Análise Mensal de outubro: ouro em alta, real em queda e bolsa resiliente
Mercados voláteis, juros em queda e bolsa brasileira atrativa marcaram o mês de outubro
Por Itaú Private Bank
Renda Fixa
O mês de outubro foi marcado por incertezas no cenário internacional, com destaque para o impasse fiscal nos EUA e a comunicação mais cautelosa do Fed. No Brasil, a inflação em queda sustentou o bom desempenho da renda fixa, especialmente nos papéis prefixados.

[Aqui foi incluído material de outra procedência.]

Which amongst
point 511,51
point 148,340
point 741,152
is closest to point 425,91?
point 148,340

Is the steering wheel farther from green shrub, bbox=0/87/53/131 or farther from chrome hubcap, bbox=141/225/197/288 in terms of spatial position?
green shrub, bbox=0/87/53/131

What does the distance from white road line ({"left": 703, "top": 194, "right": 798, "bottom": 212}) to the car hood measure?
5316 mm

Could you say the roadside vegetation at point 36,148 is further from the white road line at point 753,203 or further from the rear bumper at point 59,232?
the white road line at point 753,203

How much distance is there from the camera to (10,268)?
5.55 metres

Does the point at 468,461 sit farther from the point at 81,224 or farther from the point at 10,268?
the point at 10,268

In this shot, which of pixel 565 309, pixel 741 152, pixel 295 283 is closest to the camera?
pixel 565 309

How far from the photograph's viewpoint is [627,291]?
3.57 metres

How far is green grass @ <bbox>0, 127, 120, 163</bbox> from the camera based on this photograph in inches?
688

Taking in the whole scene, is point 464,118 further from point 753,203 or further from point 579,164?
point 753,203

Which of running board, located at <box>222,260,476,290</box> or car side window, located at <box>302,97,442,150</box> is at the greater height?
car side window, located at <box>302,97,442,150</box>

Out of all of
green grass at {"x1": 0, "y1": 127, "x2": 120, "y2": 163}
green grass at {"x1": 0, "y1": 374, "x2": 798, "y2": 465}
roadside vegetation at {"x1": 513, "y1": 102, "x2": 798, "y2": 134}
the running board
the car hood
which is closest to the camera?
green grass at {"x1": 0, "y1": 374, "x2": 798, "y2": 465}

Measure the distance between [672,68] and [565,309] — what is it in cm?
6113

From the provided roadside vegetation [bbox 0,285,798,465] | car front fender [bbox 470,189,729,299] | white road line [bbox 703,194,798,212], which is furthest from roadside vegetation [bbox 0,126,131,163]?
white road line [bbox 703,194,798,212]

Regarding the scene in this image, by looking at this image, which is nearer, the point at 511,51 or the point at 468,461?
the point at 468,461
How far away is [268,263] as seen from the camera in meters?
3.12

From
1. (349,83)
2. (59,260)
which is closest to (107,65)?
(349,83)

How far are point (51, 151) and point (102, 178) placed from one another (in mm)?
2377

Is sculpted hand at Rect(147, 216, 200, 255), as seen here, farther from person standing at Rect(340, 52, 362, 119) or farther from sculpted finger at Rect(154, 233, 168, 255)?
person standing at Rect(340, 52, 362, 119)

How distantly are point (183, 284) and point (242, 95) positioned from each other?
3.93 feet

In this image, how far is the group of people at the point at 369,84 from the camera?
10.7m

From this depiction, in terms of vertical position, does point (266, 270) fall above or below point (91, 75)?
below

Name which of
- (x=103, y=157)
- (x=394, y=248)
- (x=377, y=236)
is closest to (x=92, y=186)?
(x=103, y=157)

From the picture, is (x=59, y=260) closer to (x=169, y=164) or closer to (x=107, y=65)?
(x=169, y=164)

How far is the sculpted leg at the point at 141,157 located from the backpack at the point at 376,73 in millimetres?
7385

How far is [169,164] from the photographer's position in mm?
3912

O que esteve no radar do investidor em outubro:
- Inflação em queda impulsiona prefixados: a melhora contínua do cenário inflacionário no Brasil favoreceu os títulos prefixados, especialmente nos vencimentos curtos, que apresentaram queda nas taxas e desempenho superior ao CDI no mês.

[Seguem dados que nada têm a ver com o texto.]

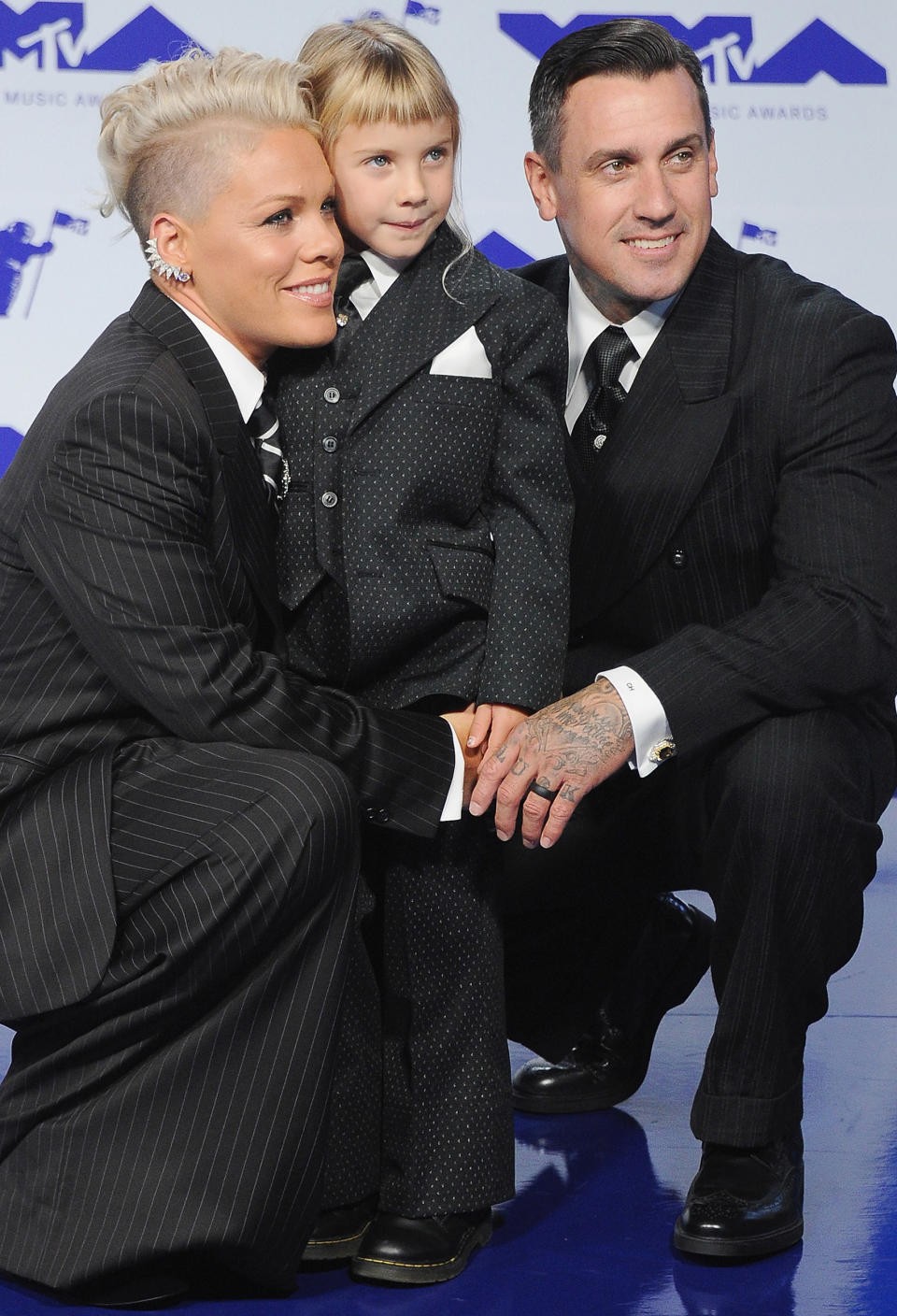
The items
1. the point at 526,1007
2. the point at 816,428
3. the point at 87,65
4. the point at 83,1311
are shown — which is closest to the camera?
the point at 83,1311

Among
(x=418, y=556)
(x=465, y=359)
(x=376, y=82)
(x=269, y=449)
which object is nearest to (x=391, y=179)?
(x=376, y=82)

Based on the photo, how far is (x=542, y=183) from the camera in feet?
8.79

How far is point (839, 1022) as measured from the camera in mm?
2939

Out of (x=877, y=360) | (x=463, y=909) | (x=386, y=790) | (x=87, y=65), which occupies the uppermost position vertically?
(x=87, y=65)

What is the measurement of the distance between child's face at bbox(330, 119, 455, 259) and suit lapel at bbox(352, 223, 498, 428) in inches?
2.2

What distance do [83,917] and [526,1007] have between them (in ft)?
2.82

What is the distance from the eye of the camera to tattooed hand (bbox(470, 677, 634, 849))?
2.13 metres

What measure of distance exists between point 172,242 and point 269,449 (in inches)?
11.2

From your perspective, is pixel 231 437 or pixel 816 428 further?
pixel 816 428

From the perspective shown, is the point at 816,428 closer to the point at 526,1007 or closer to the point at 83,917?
the point at 526,1007

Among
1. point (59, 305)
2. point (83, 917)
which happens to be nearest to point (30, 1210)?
point (83, 917)

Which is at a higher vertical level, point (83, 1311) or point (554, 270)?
point (554, 270)

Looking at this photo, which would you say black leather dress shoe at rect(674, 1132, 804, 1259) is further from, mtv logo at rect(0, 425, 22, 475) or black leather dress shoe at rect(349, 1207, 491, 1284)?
mtv logo at rect(0, 425, 22, 475)

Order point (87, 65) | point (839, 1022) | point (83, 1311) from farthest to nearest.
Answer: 1. point (87, 65)
2. point (839, 1022)
3. point (83, 1311)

Juro real segue elevado e atrativo: as taxas das NTNBs permaneceram estáveis, refletindo a combinação de inflação controlada e postura firme do Banco Central. A NTNB 2035, por exemplo, segue oferecendo IPCA + 7,6% ao ano.
- Estratégia mantida com foco no pré de 3 anos: o Itaú manteve alocação acima do neutro em prefixados de 3 anos e em juro real, apostando que o BC pode cortar a Selic mais do que os 2,5% atualmente precificados pelo mercado.

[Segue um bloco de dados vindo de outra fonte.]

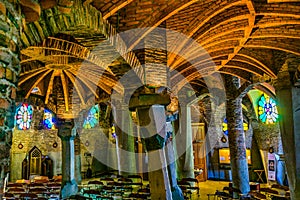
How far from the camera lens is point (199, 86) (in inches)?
585

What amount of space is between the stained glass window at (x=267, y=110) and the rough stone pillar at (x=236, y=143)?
5886 mm

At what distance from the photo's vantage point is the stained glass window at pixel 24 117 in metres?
18.8

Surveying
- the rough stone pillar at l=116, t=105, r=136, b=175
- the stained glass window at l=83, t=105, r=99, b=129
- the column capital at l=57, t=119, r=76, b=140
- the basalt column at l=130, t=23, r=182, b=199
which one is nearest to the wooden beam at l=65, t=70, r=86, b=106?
the column capital at l=57, t=119, r=76, b=140

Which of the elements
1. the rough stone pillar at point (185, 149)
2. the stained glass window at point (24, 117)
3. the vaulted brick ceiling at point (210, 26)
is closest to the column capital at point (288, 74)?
the vaulted brick ceiling at point (210, 26)

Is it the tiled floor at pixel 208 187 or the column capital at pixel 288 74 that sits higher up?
the column capital at pixel 288 74

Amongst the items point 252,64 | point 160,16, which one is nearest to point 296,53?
point 252,64

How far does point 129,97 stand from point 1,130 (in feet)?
14.0

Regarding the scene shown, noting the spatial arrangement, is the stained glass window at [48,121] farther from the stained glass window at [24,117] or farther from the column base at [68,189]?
the column base at [68,189]

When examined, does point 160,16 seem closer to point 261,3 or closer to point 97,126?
point 261,3

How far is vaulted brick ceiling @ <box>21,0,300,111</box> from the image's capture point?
186 inches

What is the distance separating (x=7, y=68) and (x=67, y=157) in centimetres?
993

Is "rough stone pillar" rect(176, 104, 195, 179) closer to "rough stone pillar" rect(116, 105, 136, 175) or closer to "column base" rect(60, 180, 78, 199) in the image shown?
"rough stone pillar" rect(116, 105, 136, 175)

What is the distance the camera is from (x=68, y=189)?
1142 centimetres

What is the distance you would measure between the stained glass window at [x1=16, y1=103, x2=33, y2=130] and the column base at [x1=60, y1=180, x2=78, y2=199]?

- Cenário externo ainda pressiona as taxas longas: a instabilidade nos EUA, com o impasse fiscal e a comunicação mais cautelosa do Fed, limitou a queda das taxas longas no Brasil, que seguem mais sensíveis ao ambiente internacional.
Proteção inflacionária segue relevante: apesar do prêmio de inflação futura ainda elevado, os papéis atrelados ao IPCA continuam sendo uma peça importante na carteira, especialmente diante da incerteza externa e do cenário político doméstico.
Renda Variável
Apesar da volatilidade global, o mês de outubro foi positivo para os mercados acionários emergentes, com destaque para a bolsa brasileira. O fluxo estrangeiro e os múltiplos atrativos reforçam o bom momento da renda variável no país.
Confira os destaques do mês na classe:
- Bolsa brasileira mantém liderança entre emergentes: o Ibovespa subiu 2,3% em reais no mês e acumula alta de 24% no ano, superando o desempenho de outros mercados emergentes e se beneficiando de fluxo estrangeiro e fundamentos sólidos.
- Valuation atrativo reforça potencial de valorização: a bolsa brasileira negocia a 8,7 vezes o lucro estimado, com desconto de 19% frente à média histórica e 37% em relação a outros emergentes, o que sustenta uma visão construtiva para o mercado.
- Fluxo estrangeiro segue positivo: em outubro, investidores estrangeiros aportaram R$ 2 bilhões na bolsa brasileira, elevando o saldo acumulado no ano para R$ 24 bilhões, o que reforça a confiança no mercado local.
- Corte de juros nos EUA traz incertezas: o Fed reduziu os juros em 0,25%, mas não sinalizou novos cortes em dezembro, o que gerou cautela nos mercados e reforçou a importância de acompanhar a política monetária global.
- Trégua comercial entre EUA e China alivia tensões: o acordo entre os presidentes Donald Trump e Xi Jinping para suspender tarifas e controles de exportação por um ano contribuiu para o bom desempenho das bolsas emergentes no mês.
Conclusão
Outubro reforçou a importância de estratégias equilibradas diante de um cenário global volátil e incerto. A renda fixa segue atrativa com juros reais elevados e inflação sob controle, enquanto a bolsa brasileira se destaca entre os emergentes, combinando fluxo positivo, múltiplos descontados e fundamentos sólidos. Para os próximos meses, atenção ao cenário fiscal nos EUA, à política monetária global e à evolução do ambiente político e econômico no Brasil.